On la savait jolie, on la découvre érudite. Cette jeune beauté est aussi philosophe: elle cite volontiers Sophocle, sans forfanterie ni malice. A-t-elle seulement songé aux jaboteries de cour qui pourraient lui faire porter le fardeau d'un oedipien commerce? A-t-elle encore pensé qu'il se trouverait, toujours à la cour, des vipères qui sauraient se souvenir qu'Agamemnon fut assassiné par sa femme Clytemnestre? La tragédie grecque, toujours aussi bien portée, cèle quelques fantômes encombrants quand on se prend de les réveiller. 
Vous voici donc beau, Monsieur, de couler des jours si romantiques, le front oint des huiles les plus rédemptrices: Sophocle et Shakespeare en guise d'ombres tutélaires. Vous êtes béni des dieux. Mais, me direz-vous, si vous venez à me répondre autrement que par lettre de cachet, que vient donc faire là ce dramaturge anglais? Il se trouve que, selon les mots de votre charmante compagne, le héros de l'une des pièces qui commence à être fort connue, Hamlet, a bien involontairement prêté son nom à votre chat qui, selon les gravures, appartient à la race dessacrés de Birmanie.

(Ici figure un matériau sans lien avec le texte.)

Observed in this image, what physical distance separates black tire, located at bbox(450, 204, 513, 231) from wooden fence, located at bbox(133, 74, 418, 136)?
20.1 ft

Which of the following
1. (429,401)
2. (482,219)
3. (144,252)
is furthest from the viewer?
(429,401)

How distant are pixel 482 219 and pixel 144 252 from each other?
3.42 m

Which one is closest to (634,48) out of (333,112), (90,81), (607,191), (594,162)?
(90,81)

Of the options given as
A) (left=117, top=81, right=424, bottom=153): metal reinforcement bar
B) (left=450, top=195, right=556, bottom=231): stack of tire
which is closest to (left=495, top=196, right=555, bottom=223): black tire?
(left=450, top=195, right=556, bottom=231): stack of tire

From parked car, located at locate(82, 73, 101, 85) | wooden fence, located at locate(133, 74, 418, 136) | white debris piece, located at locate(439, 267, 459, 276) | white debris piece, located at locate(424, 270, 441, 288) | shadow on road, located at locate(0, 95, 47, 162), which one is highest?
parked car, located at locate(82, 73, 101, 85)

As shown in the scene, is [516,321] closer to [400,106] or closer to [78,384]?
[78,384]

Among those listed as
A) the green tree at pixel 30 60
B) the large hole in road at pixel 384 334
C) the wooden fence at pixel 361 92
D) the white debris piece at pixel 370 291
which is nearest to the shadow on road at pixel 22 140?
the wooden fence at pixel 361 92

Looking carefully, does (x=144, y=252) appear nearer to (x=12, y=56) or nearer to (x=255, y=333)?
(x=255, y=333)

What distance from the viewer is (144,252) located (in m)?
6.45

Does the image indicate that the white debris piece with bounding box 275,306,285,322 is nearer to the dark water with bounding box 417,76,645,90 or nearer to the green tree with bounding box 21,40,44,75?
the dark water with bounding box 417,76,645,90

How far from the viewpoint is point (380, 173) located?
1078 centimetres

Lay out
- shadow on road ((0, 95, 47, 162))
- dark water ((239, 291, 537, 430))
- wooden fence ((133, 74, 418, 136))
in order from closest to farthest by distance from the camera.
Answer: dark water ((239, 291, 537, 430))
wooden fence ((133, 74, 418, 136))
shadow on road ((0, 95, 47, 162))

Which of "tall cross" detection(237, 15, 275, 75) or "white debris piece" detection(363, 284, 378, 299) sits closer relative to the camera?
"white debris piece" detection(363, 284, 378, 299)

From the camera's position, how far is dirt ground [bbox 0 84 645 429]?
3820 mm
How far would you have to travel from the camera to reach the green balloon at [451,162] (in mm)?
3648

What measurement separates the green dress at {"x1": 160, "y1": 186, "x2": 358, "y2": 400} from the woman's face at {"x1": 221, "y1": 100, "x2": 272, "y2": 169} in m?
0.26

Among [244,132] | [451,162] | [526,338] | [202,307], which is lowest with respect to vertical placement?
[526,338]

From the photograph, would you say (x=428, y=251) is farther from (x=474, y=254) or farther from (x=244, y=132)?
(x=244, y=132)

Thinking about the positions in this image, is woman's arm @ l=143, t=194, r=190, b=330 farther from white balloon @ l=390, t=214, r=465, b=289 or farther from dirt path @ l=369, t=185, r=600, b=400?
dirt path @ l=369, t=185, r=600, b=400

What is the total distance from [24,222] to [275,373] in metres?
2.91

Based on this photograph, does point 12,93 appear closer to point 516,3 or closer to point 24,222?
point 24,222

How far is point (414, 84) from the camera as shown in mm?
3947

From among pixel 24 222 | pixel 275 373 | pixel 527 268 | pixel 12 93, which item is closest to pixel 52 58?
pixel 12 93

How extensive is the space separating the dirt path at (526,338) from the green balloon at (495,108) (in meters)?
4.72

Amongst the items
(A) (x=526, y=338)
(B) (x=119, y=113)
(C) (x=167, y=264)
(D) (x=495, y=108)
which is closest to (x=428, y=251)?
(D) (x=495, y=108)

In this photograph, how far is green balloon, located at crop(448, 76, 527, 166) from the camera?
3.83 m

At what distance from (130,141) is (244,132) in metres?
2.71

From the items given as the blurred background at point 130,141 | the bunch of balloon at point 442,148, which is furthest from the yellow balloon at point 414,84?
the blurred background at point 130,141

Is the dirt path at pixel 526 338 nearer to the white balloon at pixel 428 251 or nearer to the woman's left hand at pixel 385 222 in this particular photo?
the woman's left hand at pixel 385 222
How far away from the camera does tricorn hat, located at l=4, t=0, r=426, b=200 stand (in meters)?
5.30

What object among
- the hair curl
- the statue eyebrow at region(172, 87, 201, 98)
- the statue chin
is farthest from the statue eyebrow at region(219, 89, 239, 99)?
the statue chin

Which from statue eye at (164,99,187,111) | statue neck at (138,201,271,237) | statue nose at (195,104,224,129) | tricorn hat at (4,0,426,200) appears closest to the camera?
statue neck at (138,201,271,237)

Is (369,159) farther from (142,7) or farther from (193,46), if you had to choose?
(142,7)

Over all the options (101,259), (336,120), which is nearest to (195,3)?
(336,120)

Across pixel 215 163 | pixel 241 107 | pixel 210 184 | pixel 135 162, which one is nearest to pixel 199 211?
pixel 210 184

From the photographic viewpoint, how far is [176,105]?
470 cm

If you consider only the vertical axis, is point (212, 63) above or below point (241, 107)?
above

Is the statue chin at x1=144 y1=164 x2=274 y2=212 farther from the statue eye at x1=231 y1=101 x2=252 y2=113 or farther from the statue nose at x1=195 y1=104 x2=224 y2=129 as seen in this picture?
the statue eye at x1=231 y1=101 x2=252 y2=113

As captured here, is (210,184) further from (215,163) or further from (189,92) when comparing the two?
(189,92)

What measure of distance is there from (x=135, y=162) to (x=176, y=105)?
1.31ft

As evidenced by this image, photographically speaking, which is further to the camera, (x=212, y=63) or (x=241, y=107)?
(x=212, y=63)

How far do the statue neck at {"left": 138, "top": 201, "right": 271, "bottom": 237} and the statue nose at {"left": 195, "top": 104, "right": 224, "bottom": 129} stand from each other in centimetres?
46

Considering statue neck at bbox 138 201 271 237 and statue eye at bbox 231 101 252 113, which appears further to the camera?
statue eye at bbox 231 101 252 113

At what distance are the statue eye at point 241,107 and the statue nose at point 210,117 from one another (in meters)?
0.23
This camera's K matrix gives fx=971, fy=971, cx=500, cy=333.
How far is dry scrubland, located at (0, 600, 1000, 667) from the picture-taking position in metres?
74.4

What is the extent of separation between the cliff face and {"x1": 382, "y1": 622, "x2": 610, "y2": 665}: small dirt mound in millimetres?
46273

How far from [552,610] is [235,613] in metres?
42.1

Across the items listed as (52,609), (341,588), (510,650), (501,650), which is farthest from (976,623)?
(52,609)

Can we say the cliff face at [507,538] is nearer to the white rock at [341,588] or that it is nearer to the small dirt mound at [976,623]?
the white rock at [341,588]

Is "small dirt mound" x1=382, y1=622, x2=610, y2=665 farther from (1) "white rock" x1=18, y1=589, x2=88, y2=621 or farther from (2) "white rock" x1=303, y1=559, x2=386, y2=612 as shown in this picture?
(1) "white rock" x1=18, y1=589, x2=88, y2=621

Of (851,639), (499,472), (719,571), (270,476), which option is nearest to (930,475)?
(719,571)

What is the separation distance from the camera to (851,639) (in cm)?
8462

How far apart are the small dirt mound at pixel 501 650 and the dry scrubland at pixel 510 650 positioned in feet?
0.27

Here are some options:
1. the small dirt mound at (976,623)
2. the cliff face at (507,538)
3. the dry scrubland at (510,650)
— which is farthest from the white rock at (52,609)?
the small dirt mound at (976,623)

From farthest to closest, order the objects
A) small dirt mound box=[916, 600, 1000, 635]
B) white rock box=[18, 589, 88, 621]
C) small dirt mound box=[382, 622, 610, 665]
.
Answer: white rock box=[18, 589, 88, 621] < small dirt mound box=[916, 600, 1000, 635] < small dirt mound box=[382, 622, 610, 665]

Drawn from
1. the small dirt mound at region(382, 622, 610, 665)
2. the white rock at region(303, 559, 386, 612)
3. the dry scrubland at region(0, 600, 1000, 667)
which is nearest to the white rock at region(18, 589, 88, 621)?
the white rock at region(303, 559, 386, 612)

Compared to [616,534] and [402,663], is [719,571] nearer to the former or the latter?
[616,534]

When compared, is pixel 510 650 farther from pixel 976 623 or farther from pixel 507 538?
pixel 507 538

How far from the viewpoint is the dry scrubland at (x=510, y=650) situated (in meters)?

Cette bien rafraichissante historiette serait-elle à même de démentir la rumeur qui fait dire qu'il y a décidément quelque chose de moisi en ce royaume? 
Ce délicieux tableau viendrait-il à point pour nous distraire et enluminer les tristes vies de ces pauvres Bretons jetés dans la misère par le désoeuvrement? 
Je ne vous ai point parlé des affligeants commentaires de mon cousin Roger: cet homme un peu fruste ne vous a guère épargné, tout embéguiné qu'il se trouve à présent des prêches de la Marinella. Le voici donc en pâmoison, comme ensorcelé. N'a-t-il point fait effacer les saynètes polissonnes qui couvraient les murs de son château pour les faire remplacer par des portraits de sa nouvelle idole?  
Il vous reproche aujourd'hui de courir le guilledou à défaut de sortir le royaume de sa détresse: il vous accable encore de reproches quand vous décidez de lever de nouveaux impôts de si lourde façon qu'on en vient à croire que bientôt vous songerez à tondre les oeufs. Certes, les dires de mon cousin sont robustes et bien moins charmants que votre tendre romance. 
Souffrez cependant, Monsieur, qu'à l'heure où le royaume va comme carrosse en folie, le doute s'installe comme mauvaise fièvre, lorsque l'on apprend que vous êtes tout affairé à vous livrer à une noble entreprise, celle de la prose. Mais savez-vous, Monsieur, que ce mot se décline aussi au masculin?